Однако отклонения, как и нарушения, легко систематизировать, опираясь на тип нарушения. Самое простое — это опереться на метаплазм, то есть изменение в звуковом слова без изменения значения [Encyclopedia p.270]: «ма-аленький», «здрасьте» и т.п. Как в можно добавлять, опускать или переставлять звуки и буквы в слове, так и в речи можно делать то же с целыми словами. Это и дает наиболее известные и распространенные в России и за рубежом классификации фигур [Plett; Bu­ßmann; Гаспаров] классификации фигур, где наличествуют фигуры прибавления, убавления и изменения (наиболее логично — инверсии и разрыва). Кроме того, выделенные таким образом фигуры удобны тем, что они могут быть соотнесены и с композицией текста в целом [Lausberg, s. 308 ]. Так, кольцевой повтор может определить композицию целого текста.

Открытым остается главный вопрос: зачем нужна эта классификация? 

Классификация, несомненно, удобна и, видимо, телеологический ее смысл к этому удобству и сводится: возникает возможность дать более или менее закрытый список синтаксических явлений, который в наши дни можно назвать и системой на том основании, что элементы этого списка находятся между собой в кристально ясных логических отношениях. В этом смысле можно приветствовать и классификацию, основанную на аналогиях с действиями арифметики [20]. Тропы чаще всего в эту классификацию не входят, но сами они являют логически образцовую систему (особенно в работах Якобсона [Jacobson]) и мыслятся как субституция, а не как «поворот»: прямое значение заменяется переносным, а последнее в свою очередь образует простой набор возможностей.

**Исходные данные**:
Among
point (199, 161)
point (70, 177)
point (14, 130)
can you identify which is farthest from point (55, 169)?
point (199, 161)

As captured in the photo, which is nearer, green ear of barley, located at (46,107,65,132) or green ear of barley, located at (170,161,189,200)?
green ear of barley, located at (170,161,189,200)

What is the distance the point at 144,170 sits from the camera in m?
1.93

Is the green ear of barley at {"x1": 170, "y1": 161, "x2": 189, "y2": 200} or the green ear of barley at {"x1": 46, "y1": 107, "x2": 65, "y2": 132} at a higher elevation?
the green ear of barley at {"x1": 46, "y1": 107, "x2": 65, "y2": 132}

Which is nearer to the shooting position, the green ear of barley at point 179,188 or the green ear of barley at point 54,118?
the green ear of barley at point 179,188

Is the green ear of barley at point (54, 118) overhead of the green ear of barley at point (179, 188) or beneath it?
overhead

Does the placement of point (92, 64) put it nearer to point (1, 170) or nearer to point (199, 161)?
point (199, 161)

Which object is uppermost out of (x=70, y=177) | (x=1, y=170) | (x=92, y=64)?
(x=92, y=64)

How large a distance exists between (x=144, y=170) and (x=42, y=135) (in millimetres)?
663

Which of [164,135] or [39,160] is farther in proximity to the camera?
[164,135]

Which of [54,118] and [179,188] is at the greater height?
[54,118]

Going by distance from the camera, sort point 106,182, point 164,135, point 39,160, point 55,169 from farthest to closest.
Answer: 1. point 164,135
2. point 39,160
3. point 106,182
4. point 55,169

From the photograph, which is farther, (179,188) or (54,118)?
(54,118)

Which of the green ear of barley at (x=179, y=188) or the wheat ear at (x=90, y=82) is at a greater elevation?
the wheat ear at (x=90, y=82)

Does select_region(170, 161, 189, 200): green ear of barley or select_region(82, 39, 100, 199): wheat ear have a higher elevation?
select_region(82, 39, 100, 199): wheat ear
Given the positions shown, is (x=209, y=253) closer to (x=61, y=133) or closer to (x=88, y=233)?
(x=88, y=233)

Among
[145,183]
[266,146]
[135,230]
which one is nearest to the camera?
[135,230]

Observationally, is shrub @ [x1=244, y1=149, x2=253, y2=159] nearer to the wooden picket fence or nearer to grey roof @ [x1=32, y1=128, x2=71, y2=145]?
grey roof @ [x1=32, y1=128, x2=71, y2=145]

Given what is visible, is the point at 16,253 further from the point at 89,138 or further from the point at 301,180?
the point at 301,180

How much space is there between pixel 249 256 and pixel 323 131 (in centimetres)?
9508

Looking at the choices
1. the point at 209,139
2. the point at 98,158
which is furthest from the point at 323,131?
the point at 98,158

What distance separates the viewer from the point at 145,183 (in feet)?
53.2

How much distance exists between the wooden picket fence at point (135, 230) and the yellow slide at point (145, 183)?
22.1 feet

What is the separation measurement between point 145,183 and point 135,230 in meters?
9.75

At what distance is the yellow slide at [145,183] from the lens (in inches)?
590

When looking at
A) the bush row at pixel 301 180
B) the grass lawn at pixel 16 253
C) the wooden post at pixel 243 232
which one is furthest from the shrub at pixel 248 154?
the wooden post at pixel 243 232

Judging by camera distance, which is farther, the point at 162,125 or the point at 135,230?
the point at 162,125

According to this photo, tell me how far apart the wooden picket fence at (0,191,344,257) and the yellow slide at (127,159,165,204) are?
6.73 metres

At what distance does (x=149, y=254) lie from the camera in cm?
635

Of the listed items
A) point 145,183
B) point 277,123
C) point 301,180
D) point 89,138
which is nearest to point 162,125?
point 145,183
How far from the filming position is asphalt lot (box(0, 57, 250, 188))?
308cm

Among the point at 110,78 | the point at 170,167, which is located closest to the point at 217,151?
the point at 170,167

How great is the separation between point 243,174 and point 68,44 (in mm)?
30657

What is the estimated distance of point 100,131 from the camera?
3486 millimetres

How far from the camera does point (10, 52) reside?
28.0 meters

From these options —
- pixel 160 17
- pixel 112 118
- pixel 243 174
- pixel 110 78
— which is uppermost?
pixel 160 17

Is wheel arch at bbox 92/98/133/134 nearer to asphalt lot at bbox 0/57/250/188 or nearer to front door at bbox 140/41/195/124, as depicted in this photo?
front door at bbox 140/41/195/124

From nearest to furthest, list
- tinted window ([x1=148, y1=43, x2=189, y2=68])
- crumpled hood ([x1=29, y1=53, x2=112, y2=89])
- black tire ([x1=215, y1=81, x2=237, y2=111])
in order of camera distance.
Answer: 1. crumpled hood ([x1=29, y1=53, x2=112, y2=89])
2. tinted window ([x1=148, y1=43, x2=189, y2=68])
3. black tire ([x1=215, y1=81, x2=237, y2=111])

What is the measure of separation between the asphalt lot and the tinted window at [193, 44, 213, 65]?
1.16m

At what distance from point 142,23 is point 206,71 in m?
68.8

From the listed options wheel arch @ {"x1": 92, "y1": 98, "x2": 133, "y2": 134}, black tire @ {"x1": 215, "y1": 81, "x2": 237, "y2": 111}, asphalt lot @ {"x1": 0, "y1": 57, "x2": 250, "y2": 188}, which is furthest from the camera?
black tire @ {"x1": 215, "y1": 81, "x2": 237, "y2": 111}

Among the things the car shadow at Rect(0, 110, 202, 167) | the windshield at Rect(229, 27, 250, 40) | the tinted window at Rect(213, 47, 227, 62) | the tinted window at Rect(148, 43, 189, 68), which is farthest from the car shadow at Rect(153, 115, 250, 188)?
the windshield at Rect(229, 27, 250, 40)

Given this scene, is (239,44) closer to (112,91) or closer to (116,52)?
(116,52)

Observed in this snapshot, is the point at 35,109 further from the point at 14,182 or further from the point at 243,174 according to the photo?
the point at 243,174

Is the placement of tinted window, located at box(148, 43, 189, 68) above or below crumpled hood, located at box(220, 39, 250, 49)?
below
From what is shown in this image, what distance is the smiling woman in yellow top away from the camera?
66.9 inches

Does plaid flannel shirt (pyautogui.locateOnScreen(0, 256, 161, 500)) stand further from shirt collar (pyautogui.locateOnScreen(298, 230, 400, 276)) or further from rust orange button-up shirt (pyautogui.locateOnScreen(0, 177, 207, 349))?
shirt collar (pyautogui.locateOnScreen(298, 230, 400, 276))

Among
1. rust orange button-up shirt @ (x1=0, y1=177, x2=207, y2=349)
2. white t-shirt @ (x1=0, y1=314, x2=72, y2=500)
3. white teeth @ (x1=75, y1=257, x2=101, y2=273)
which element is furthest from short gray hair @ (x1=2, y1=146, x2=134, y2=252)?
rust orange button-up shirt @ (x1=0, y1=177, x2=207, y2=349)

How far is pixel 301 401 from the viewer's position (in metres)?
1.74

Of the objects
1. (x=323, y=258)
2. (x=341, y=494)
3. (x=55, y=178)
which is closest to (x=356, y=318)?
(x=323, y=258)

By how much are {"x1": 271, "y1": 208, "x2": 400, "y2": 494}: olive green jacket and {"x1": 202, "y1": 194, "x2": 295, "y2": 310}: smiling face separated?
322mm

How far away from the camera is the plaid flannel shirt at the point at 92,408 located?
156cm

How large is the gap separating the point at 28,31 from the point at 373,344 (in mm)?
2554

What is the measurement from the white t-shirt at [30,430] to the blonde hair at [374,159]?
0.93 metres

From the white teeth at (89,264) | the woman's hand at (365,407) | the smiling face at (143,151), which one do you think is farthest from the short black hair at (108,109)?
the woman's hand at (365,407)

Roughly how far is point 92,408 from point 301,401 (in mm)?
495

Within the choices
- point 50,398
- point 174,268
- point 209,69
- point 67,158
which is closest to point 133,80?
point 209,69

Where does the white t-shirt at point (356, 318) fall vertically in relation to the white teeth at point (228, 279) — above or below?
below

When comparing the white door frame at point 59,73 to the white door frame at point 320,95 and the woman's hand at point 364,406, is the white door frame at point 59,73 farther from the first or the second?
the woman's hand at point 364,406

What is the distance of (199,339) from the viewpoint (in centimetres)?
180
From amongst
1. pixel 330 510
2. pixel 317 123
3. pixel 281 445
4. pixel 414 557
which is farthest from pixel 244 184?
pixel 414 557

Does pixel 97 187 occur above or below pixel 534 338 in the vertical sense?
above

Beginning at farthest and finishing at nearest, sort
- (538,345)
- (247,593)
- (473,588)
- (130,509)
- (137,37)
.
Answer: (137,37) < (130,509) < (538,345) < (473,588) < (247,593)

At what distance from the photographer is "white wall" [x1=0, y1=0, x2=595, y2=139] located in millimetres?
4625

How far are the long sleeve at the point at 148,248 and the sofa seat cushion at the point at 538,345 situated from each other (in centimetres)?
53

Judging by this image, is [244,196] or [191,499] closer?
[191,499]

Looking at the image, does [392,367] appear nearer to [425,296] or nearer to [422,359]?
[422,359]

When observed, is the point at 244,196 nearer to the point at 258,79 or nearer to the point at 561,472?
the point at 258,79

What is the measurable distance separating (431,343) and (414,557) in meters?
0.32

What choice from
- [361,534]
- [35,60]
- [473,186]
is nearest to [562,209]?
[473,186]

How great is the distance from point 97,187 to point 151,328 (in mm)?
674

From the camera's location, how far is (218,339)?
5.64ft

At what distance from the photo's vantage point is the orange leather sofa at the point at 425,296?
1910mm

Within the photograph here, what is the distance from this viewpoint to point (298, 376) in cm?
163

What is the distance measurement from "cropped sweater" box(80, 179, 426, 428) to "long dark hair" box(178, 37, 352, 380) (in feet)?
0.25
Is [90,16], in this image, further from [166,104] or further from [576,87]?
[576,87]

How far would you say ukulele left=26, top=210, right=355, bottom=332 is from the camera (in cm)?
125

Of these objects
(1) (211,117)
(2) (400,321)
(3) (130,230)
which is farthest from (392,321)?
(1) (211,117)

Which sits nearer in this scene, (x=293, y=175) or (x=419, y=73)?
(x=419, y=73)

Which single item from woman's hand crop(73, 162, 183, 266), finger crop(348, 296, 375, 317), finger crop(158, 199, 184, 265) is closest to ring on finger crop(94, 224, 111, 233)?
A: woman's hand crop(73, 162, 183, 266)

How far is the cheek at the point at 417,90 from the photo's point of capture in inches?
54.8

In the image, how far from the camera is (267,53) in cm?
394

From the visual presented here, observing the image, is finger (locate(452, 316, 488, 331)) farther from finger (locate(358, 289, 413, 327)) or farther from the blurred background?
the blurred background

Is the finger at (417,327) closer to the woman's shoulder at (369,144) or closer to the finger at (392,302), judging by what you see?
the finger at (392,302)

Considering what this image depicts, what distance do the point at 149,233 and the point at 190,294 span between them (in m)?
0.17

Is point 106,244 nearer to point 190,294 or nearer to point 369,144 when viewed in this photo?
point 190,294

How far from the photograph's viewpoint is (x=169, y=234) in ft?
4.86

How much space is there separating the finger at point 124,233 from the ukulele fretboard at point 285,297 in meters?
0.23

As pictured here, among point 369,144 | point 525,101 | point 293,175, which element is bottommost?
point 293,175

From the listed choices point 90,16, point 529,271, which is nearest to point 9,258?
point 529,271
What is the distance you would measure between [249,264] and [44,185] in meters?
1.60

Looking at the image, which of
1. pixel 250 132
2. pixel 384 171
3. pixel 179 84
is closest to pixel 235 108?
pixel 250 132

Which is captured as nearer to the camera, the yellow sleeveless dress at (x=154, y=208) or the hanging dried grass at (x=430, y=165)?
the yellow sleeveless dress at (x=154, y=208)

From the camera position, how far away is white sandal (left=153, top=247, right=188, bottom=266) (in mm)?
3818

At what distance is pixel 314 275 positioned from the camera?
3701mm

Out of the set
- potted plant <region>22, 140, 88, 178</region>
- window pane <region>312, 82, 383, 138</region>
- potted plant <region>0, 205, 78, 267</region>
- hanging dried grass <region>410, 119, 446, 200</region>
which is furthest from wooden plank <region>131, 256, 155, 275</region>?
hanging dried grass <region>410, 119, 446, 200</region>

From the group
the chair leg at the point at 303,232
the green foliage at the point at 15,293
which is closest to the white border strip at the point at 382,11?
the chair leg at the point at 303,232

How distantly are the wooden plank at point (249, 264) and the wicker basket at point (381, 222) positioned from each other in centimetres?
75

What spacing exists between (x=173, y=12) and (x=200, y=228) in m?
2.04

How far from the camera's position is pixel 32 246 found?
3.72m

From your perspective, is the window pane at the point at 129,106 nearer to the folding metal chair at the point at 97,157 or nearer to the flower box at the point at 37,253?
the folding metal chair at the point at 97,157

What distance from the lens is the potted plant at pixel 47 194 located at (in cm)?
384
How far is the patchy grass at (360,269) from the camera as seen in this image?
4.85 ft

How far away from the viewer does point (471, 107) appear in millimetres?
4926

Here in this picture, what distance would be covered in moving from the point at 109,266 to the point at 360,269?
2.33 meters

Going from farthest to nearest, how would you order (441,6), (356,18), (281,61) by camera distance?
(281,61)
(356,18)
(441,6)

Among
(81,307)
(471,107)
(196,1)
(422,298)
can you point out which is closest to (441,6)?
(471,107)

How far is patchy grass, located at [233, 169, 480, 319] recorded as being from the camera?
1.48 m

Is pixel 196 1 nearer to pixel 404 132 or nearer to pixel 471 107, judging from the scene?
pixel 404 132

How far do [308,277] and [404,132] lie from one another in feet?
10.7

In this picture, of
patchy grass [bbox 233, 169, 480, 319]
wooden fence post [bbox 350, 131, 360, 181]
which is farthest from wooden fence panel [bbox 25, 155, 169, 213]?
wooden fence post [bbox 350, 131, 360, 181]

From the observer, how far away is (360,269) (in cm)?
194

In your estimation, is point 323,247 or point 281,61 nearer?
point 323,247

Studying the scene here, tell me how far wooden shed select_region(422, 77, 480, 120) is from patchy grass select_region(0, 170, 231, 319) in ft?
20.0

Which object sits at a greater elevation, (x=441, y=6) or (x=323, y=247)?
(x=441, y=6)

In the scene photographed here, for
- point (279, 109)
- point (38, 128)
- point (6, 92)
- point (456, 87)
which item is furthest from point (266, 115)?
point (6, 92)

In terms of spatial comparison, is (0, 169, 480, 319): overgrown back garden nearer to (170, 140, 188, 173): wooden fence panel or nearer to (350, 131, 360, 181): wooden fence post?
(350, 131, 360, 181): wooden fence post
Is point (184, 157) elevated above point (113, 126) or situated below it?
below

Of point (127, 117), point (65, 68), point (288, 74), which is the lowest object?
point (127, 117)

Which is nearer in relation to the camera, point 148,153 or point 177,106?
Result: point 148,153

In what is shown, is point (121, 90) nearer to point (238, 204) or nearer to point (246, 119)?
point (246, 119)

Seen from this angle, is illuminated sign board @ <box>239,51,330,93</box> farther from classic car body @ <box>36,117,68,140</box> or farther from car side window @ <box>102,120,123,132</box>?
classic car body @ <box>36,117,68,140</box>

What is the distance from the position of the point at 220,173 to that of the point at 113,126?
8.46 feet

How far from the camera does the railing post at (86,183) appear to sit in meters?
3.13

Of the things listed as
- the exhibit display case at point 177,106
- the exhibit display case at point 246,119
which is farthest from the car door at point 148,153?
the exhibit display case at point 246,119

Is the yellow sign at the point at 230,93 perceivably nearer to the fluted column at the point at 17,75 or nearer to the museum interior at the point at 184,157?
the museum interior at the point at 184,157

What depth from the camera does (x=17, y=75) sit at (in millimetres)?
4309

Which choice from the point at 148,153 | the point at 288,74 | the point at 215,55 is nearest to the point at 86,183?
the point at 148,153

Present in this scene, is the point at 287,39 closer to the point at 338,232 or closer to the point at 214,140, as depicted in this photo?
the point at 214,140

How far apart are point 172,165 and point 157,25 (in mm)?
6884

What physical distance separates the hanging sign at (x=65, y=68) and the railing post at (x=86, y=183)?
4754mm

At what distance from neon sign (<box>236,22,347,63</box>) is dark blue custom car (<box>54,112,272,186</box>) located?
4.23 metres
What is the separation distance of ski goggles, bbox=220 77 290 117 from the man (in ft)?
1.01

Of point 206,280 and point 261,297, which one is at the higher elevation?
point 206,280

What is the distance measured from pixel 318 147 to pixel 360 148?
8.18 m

**Условия задания**:
[1] Как, согласно тексту о классификации фигур, мыслятся тропы?
[2] Продолжите текст о классификации фигур, начав сразу после его последнего предложения.

**Результаты**:
[1] Тропы мыслятся как субституция, а не как «поворот».

[2]
Критикуя соблазн идти вслед за метаплазмом, современный исследователь И. П. Москвин [11, с. 53] предлагает свою классификацию, также основанную на нарушении нормы, но нормы скорее коммуникативной, чем языковой, то есть речь идет не о грамматически девиантных формах, а девиациях в форме самого общения. За точку отсчета автор берет известные постулаты Г. П. Грайса [6], воплощающие именно коммуникативную норму, и качества речи, образующие наименования тех зон, где происходят отклонения. Например, в этом плане может быть рассмотрена намеренная краткость речи или, напротив, намеренная пространность. В самом деле, следует беречь время адресата речи. Руководствуясь этой нормой редакторы одно время объявили такую суровую войну с любым намеком на плеонастичность, особенно с иллеизмами, что пушкинское «Товарищ верь, войдет она, звезда пленительного счастья» должно было восприниматься как солецизм. Кстати, солецизм, что отмечал ее Квинтилиан, вообще трудно отличить от фигуры, а если описывать их через отклонение от коммуникативных норм, это будет сделать еще трудней.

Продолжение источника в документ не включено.